Business France et Bpifrance s’associent de nouveau pour permettre à des start-ups et PME françaises de s’imprégner du marché chinois et d’en saisir des opportunités de collaborations techniques et commerciales, via un programme de deux semaines d’immersion.

Pour le French Tech Tour China 2018, du 26 novembre au 7 décembre, 16 start-ups françaises vont être immergées en Chine par Bpifrance et Business France. (Ci-dessus, les start-ups du précédent Tech Tour en Chine / Crédit : Bpifrance)
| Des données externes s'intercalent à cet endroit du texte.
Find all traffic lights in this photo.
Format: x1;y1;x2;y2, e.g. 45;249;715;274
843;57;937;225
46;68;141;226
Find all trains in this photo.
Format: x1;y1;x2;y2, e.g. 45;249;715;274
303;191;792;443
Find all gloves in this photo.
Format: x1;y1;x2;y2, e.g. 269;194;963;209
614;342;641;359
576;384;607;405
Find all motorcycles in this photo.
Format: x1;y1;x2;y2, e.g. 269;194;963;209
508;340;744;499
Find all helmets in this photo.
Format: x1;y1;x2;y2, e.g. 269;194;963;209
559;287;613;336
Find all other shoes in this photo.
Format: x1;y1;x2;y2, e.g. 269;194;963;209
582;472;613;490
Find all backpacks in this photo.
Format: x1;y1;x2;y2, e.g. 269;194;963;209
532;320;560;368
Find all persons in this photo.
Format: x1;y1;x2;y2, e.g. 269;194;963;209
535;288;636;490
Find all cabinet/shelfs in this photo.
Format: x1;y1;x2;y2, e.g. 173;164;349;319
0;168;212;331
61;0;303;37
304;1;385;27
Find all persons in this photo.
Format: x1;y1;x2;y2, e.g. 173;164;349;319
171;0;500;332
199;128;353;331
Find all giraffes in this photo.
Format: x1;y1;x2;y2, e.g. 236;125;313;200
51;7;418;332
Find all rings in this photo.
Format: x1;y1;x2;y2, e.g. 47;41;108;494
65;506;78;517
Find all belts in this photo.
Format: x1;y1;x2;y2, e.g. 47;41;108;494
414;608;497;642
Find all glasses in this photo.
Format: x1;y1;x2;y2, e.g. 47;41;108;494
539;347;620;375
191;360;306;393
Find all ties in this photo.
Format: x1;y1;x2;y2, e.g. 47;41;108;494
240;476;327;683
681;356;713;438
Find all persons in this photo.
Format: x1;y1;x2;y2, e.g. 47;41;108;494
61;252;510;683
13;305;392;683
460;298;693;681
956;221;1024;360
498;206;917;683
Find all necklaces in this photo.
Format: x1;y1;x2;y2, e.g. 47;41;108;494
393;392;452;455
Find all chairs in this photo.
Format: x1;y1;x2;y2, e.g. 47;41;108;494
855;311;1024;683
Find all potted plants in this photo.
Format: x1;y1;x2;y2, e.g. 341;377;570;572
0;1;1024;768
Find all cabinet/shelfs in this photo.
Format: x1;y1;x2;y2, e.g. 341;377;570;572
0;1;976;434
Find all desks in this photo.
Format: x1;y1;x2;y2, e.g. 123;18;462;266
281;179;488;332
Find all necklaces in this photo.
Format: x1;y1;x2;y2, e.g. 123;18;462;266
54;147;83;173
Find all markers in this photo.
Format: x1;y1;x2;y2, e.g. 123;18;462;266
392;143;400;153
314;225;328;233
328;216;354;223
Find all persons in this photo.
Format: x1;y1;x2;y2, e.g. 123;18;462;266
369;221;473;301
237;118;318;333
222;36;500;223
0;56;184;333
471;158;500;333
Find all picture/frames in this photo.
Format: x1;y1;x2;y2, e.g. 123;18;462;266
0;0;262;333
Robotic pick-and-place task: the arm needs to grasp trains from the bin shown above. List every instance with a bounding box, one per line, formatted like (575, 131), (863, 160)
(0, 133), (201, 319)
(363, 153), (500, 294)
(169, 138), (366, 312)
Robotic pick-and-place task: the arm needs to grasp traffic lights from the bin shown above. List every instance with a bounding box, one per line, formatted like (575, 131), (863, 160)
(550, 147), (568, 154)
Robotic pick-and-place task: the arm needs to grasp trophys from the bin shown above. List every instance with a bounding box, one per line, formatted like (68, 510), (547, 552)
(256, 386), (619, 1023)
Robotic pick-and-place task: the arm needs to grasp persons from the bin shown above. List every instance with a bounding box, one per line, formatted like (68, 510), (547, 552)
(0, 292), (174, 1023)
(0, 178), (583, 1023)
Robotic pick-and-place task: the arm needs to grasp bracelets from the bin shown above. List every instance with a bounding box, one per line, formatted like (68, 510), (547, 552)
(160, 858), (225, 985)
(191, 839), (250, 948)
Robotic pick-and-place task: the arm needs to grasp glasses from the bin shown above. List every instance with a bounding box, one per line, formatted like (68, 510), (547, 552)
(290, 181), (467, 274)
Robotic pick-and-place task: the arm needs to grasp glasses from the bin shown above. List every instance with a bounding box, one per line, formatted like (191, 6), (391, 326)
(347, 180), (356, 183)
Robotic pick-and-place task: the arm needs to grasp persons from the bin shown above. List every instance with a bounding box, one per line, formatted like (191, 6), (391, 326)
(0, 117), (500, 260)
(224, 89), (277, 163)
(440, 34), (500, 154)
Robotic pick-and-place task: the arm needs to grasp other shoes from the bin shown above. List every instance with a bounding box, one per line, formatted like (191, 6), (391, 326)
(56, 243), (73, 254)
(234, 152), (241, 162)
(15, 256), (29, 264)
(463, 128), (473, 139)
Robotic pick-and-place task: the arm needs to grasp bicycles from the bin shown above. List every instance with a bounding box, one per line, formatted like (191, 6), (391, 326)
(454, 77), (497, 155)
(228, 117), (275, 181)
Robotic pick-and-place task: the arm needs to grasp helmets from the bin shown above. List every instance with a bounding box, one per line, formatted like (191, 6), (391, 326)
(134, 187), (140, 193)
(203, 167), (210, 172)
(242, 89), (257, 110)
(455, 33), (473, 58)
L’appel à candidatures pour l’édition 2018 du French Tech Tour China organisé par Bpifrance et Business France est ouvert jusqu’au 7 septembre. Ce programme de soutien s’adresse aux start-ups françaises qui projettent de s’attaquer au marché chinois. Cette année, les équipes du FTT ont souhaité se concentrer sur les secteurs du numérique (Internet, Fintech, télécommunications, audiovisuel, IoT-M2M, design et fabrication de matériel électronique, intelligence artificielle et big data) et de l’énergie (technologies et services de transition énergétique, stockage, smartgrids, efficacité énergétique…). Les start-ups intéressées et motivées à prendre part à ce programme peuvent postuler sur le site dédié.

Un jury composé de professionnels français et chinois validera les dossiers sur la base du degré d’innovation des offres technologiques proposées par ces start-ups, de l’adéquation de leurs produits avec les attentes du marché chinois et de leur capacité à être « China ready ».  Une fois cette étape franchie, 16 jeunes pousses seront sélectionnées pour participer au French Tech Tour China. Elles bénéficieront d’un programme d’immersion qui aura lieu  du 26 novembre au 7 décembre prochain. Lors de ces deux semaines de programme intensif, les entreprises seront amenées à se rapprocher des cinq écosystèmes les plus innovants du pays : Shanghai, Shenzhen-Canton, Hong-Kong, Chengdu et Pékin.  Une occasion unique pour ces jeunes pousses de découvrir la réalité du business en Chine, d’attirer des investisseurs potentiels et de confronter leurs projets à la concurrence locale.

L’an dernier, plus de trente start-ups françaises ont déjà été immergées en Amérique du Nord et en Chine.